Amylon recommended the one-year deferral, and reminded council members just before the vote that “if we begin looking at new sites, this will require a new design. It’s not something we can adapt from the existing design.”

Also during the meeting, Flora addressed the proposed water and electric rate hikes that the council will be voting on in an upcoming meeting. He spoke of the many questions, often based on misinformation, that he’d read and heard in the community since the rate hikes were included in the budget deliberations.

The increases proposed are a 5% water rate increase due to the “continued operating losses of the division” and the need to add two apprentice positions in anticipation of impending retirements in that department; and a 3% increase in electric rates in view of the Southeast Alaska Power Agency’s planned rate raise for purchased power effective June 1.

 Flora asked that the council direct staff to provide a concise summary of historical rates, not only so that council members could clearly see the rate changes over the years but so that community members could as well.

“Let’s just see what rates, what’s going up,” he said, “let’s get an overview on the state of our infrastructure and what we need to do to keep the lights on, the water running and the wastewater going in the right direction, so that we can all come to the best decision — and I respect those that don’t support the rate increase and hopefully with this additional information, perhaps there’s some alternative ideas that those folks might have.”

He argued that no citizen is going to grind through 10 years of budget documents to dig up the information so it should be organized and compiled by city staff into something more manageable.

“I would just like the people we serve to understand our rationale regardless of how we vote,” he said.

Bradberry supported Flora’s request for a fresh, condensed report. She said that the community was in a “critical time” in which taxing citizens was a serious consideration.

“This is a huge issue and it needs to be addressed with the most information possible before we make the decision,” she said.

City of Ketchikan Mayor Bob Sivertsen took a more business-oriented tack. He said that the history of the rates already was in the budget document that can be accessed online by any community or council member.

“The reality of it is, we’re a service-oriented operation and everything around us is going up,” he said. “I don’t care what it is — whether it be groceries, heating oil or whatever it may be. Shipping has gone up tremendously in Ketchikan. And so, in order to continue to do business, the city is all about providing services, so if you need to provide electricity, there’s a cost associated with that and we’ve been doing it at a loss.”

He said that the conversation about potential utility rate raises comes up every year, and, each time,City Council members are reluctant to raise those rates.
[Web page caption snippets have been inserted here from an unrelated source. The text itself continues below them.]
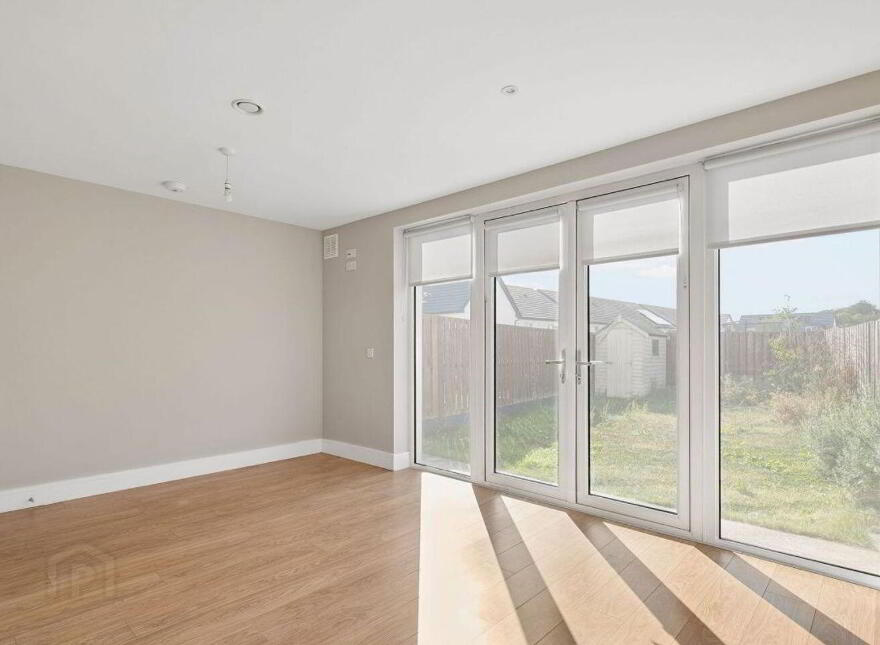 3 The Terrace, Semple Woods, Donabate, K36PK61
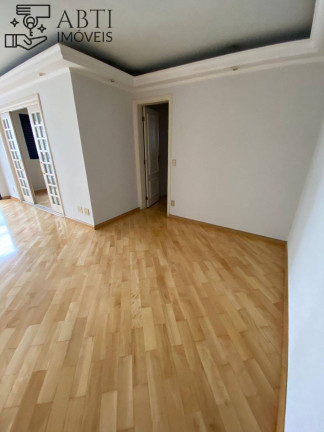 Imagem Apartamento com 3 Quartos à Venda, 105 m² em Vila Mariana - São Paulo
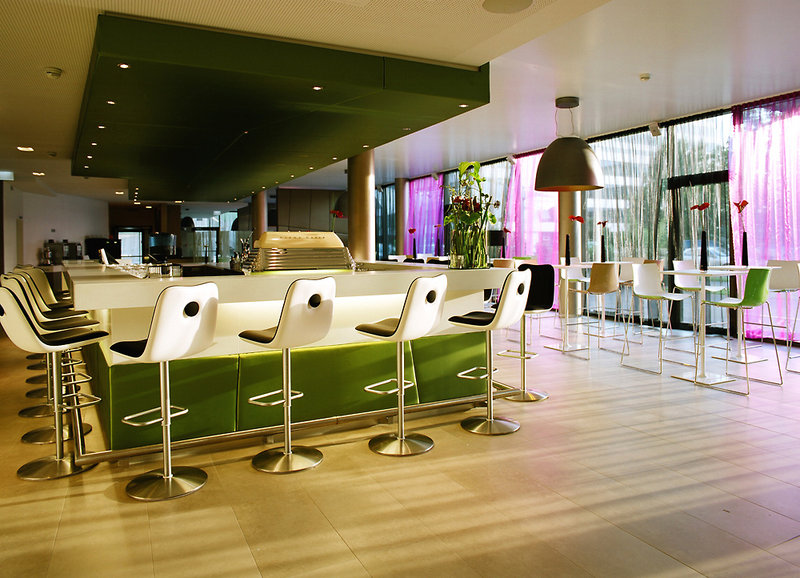 PLAZA INN Wien Gasometer image 0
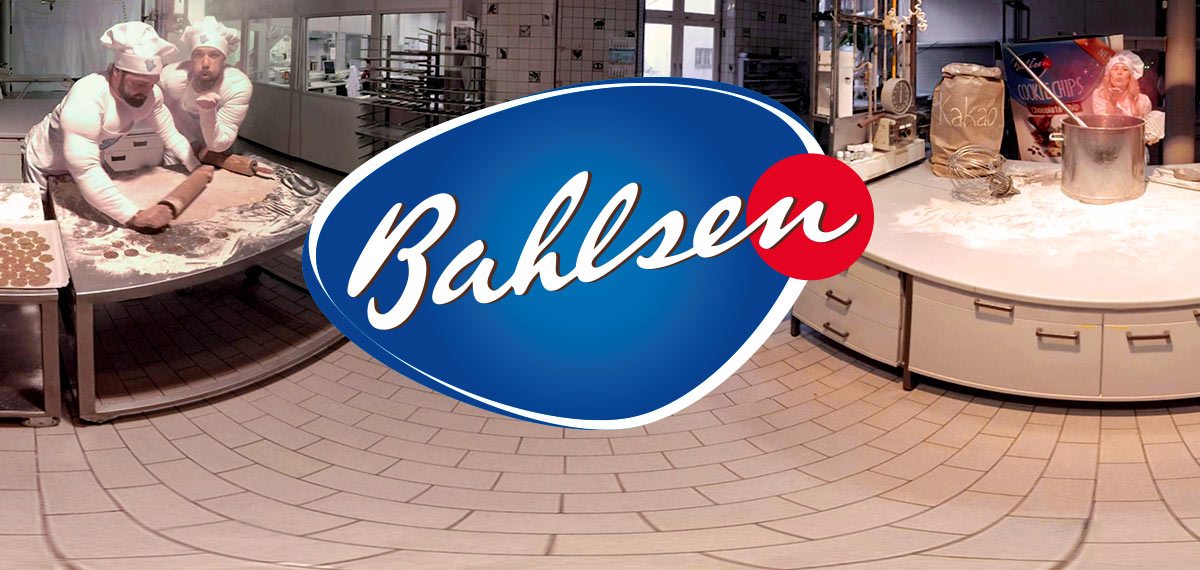 Bahlsen backen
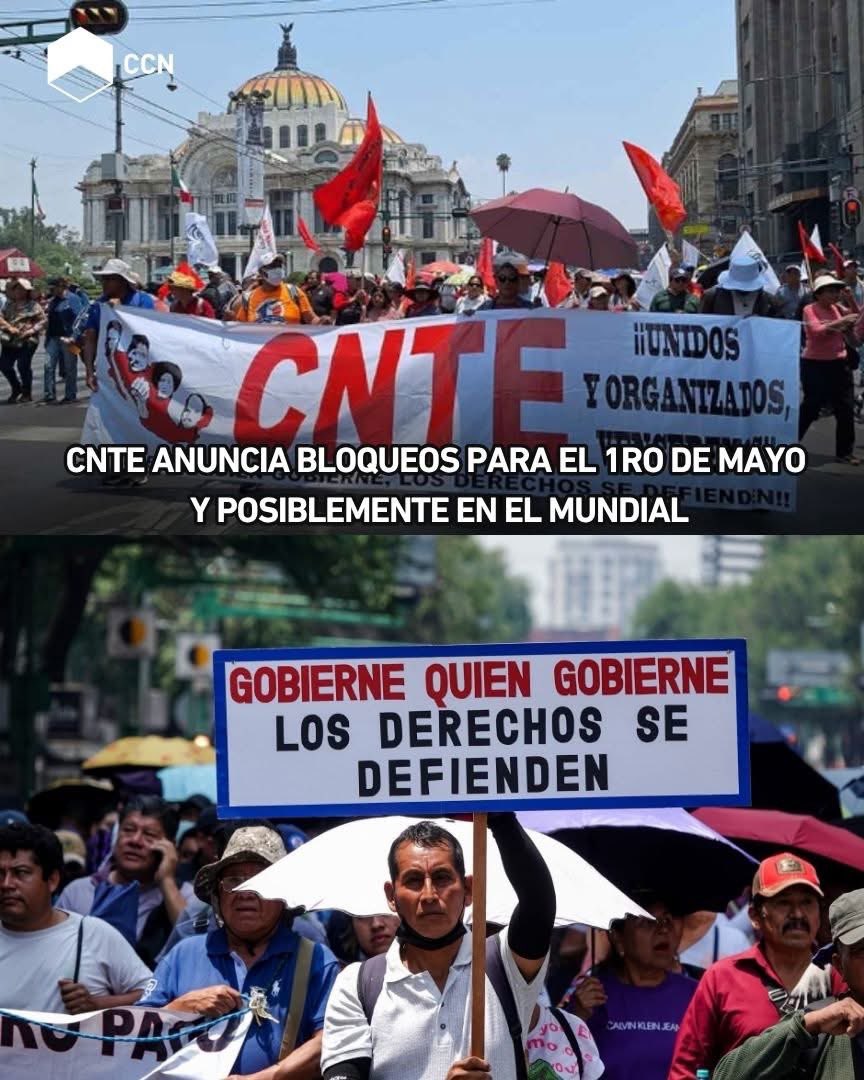 Cultura Colectiva News tweet media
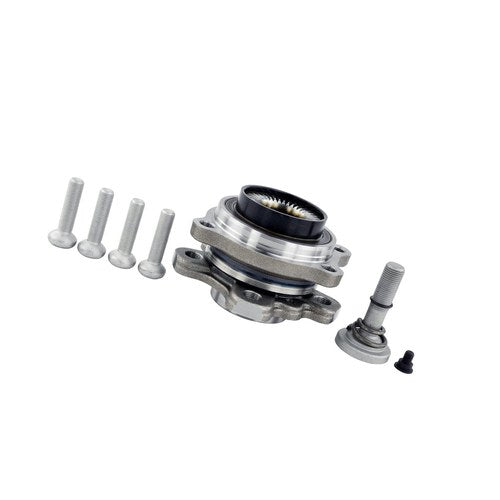 Febest Wheel Hub with Fitting Kit | 1982-G30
He added that to support utilities and maintain infrastructure, there’s a cost, requiring either a tax raise or rate raise. He explained that from his view, the raises are necessary but the way to make them as painless as possible was to implement them more frequently so each tax or rate hike is very small and incremental.

Amylon said, at the end of the discussion, that he and his staff would compile the historical rate information and provide it to the council before the vote comes before them.

During the Council Member comments portion, Council Member Janalee Gage brought up the issue of pedestrian safety on local streets, mentioning the recent death of a community member who was struck by a vehicle while walking in a crosswalk.

She and Council Member Kiffer both criticized what was described as the historically slow and insufficient response of the Alaska Department of Transportation to previous local pedestrian safety issues.

Gage said, “I want to see DOT do what they’re supposed to be doing for our community. That’s their job, and I’m tired of them going rogue, I’m tired of them deciding for us what we can and cannot do, and what our community deserves or what they think is justified.”

Council Member Flora suggested that possibly the city could look into ways to correct the most egregious safety issues on its own.